DOCUMENT EXTRACT:
2014-07-04 Thread paul swed
Denver yes indeed they do a funny dance to take the 10 Mhz and get to 15.
So you are rught unless you need 15 tapping the 10 and simply filtering and
buffering is a very fine way to go. There is a power amp on the output of
the 15 Mhz as I recall that will work fine at 10. That can then drive a
passive 6 or more way splitter.
There isn't much more you can really do with it.
Oh you could get crazy and lock it to GPS. But then it just depends on what
do you want to accomplish.
Nothing wrong with a good reference.

Portion of a data file:
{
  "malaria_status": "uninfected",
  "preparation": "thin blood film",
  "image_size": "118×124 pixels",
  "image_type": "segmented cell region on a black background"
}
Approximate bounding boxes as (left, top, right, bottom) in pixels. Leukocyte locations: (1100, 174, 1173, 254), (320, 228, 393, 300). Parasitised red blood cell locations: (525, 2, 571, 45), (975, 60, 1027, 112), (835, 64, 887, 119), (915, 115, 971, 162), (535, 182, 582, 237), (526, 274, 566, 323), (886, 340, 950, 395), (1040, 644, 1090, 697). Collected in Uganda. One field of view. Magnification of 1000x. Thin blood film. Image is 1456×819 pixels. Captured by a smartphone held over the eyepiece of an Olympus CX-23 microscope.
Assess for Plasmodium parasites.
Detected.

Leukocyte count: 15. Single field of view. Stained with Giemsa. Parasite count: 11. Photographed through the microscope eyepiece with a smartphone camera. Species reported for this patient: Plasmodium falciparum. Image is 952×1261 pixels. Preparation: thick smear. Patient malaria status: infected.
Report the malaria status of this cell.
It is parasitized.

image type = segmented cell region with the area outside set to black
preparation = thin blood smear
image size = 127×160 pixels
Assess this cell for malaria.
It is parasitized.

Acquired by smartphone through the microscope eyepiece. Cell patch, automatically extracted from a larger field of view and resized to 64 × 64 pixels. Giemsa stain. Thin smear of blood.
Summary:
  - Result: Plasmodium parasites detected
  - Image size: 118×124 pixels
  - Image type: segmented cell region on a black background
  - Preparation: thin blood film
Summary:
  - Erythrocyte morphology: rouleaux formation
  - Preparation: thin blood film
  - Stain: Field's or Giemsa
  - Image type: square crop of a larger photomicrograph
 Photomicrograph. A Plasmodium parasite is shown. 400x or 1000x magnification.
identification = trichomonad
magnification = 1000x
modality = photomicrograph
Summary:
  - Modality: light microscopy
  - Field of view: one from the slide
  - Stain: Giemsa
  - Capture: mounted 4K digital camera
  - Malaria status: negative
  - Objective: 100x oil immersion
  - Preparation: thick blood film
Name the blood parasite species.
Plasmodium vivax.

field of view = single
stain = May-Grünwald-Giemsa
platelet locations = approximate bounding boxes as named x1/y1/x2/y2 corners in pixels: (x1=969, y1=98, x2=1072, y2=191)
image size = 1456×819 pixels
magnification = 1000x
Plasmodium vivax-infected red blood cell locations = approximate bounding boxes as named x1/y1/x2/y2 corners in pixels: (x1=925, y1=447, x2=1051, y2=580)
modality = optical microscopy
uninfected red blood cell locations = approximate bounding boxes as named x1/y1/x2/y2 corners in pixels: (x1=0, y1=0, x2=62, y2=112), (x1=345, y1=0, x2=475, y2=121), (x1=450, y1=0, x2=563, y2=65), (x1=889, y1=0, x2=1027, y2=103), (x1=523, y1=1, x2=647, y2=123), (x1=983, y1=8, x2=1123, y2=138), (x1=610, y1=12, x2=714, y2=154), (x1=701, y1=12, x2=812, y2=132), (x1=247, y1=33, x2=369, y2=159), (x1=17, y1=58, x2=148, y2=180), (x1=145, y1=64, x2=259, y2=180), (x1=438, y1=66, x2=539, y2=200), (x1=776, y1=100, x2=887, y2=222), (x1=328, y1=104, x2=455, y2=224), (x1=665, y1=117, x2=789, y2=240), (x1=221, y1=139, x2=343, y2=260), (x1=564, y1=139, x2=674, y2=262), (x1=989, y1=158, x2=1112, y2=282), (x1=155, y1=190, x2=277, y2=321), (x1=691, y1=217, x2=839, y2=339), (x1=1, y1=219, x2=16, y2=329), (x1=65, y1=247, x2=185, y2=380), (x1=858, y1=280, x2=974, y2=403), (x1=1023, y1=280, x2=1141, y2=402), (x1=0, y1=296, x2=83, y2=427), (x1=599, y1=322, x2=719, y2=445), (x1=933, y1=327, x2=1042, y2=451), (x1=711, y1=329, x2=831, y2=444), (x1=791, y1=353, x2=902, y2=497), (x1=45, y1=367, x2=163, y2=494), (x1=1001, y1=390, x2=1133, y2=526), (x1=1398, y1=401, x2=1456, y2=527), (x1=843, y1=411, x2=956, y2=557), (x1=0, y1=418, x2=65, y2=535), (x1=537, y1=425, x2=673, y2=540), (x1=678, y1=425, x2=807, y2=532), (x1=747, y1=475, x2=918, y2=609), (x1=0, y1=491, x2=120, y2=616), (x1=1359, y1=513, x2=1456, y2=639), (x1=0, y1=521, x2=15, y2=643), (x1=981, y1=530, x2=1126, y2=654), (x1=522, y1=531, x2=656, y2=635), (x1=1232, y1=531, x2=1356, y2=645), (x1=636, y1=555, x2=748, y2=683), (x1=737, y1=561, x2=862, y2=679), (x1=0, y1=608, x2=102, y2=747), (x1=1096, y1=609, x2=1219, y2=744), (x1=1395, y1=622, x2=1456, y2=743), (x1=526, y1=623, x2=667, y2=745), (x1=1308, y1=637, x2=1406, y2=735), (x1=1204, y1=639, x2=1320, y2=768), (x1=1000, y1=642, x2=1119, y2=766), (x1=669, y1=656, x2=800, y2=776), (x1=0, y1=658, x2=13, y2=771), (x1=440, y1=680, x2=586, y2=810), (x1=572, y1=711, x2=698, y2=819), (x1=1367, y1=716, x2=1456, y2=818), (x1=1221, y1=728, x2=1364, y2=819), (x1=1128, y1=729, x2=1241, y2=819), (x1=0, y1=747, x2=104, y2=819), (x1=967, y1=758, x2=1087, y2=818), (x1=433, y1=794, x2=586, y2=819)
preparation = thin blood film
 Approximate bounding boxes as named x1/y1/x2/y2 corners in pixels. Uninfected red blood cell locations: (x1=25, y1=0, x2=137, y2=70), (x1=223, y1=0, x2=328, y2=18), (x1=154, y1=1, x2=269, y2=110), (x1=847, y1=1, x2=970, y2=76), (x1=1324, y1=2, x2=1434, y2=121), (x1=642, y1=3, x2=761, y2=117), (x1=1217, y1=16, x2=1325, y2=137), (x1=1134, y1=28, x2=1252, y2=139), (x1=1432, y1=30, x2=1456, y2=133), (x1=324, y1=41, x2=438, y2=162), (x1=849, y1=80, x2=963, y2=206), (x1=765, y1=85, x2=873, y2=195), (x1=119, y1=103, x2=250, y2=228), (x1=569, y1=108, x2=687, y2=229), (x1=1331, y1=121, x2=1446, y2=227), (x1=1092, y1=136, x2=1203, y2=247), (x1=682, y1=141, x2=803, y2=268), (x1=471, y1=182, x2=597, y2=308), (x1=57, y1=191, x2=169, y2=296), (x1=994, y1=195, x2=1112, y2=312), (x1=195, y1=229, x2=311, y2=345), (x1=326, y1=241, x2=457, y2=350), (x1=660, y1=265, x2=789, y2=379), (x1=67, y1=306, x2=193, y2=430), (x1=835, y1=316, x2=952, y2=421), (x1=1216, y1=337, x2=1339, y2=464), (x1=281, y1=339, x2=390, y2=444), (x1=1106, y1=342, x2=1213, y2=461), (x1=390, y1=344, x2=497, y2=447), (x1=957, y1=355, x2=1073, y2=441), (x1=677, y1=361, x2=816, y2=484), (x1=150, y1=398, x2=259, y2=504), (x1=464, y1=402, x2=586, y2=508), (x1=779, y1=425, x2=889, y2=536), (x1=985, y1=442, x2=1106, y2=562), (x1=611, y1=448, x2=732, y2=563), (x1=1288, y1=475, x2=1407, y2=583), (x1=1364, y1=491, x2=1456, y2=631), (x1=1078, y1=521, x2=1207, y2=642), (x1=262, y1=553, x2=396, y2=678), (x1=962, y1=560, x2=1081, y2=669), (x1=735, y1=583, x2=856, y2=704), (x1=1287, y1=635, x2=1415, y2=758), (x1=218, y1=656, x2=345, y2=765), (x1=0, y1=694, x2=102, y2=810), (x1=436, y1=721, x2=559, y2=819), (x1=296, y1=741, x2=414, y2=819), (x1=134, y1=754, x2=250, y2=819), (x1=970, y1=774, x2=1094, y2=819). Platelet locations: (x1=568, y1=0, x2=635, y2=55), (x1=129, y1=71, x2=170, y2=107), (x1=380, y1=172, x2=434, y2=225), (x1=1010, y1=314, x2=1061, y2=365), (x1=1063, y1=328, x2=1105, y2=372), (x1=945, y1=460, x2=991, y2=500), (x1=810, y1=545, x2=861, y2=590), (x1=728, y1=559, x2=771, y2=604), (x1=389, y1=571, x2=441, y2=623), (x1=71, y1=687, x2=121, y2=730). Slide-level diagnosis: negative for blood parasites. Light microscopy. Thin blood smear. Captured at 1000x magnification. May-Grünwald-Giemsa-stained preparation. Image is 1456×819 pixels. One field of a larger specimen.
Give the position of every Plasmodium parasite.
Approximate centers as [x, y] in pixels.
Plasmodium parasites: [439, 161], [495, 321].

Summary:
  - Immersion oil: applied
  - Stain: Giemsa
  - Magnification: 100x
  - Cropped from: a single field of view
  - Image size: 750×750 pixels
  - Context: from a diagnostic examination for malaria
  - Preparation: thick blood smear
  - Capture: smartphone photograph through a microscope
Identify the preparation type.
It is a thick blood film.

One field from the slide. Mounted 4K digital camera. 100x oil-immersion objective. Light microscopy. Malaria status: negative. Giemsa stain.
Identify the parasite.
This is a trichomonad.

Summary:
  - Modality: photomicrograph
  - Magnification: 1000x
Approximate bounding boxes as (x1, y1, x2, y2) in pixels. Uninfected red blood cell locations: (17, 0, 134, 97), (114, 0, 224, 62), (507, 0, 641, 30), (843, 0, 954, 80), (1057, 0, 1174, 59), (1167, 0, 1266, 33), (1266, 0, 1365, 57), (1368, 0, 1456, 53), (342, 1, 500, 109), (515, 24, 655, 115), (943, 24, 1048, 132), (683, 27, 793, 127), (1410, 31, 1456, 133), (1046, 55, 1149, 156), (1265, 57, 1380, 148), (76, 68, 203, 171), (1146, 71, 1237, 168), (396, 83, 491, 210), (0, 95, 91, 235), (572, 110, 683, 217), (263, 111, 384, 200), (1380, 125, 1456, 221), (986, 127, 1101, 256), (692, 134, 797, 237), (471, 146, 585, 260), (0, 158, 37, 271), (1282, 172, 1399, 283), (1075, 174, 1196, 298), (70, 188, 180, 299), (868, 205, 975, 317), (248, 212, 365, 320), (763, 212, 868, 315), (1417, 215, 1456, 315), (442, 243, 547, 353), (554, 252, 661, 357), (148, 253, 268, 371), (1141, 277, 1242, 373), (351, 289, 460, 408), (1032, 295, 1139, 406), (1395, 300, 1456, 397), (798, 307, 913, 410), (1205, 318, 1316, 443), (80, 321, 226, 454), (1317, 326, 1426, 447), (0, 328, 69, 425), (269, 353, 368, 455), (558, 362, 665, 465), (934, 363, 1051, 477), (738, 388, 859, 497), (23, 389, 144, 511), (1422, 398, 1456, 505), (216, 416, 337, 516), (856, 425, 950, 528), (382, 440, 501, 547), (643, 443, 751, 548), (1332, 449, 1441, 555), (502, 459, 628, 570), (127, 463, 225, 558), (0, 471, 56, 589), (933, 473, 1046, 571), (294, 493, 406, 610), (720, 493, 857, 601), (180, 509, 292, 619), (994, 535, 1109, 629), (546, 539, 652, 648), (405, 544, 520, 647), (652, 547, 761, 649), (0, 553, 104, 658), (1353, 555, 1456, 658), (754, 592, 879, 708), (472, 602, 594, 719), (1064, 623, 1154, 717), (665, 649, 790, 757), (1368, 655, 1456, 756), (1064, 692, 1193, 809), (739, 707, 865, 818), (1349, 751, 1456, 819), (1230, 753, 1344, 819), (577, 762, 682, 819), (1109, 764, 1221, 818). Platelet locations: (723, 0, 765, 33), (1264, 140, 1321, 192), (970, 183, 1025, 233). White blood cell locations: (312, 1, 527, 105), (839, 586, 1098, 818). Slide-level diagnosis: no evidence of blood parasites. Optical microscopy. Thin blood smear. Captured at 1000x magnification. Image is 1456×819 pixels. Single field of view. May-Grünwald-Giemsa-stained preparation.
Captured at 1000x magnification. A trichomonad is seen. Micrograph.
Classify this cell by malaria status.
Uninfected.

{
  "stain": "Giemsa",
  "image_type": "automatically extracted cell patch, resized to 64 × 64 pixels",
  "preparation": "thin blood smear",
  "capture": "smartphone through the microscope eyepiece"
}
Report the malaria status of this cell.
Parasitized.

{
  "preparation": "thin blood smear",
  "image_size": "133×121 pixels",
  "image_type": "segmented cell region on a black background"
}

REQUEST 1:
According to the post about the 10 MHz reference, what can the power amp on the 15 MHz output drive?
REQUEST 2:
Turn the records, from the line containing "field of view = single" down to the line containing "modality = optical microscopy", into a Markdown table with the columns Row and Record line, leaving out blank lines.

COMPLETE OUTPUT 1:
A passive 6 or more way splitter.

COMPLETE OUTPUT 2:
| Row | Record line |
|---|---|
| 1 | field of view = single |
| 2 | stain = May-Grünwald-Giemsa |
| 3 | platelet locations = approximate bounding boxes as named x1/y1/x2/y2 corners in pixels: (x1=969, y1=98, x2=1072, y2=191) |
| 4 | image size = 1456×819 pixels |
| 5 | magnification = 1000x |
| 6 | Plasmodium vivax-infected red blood cell locations = approximate bounding boxes as named x1/y1/x2/y2 corners in pixels: (x1=925, y1=447, x2=1051, y2=580) |
| 7 | modality = optical microscopy |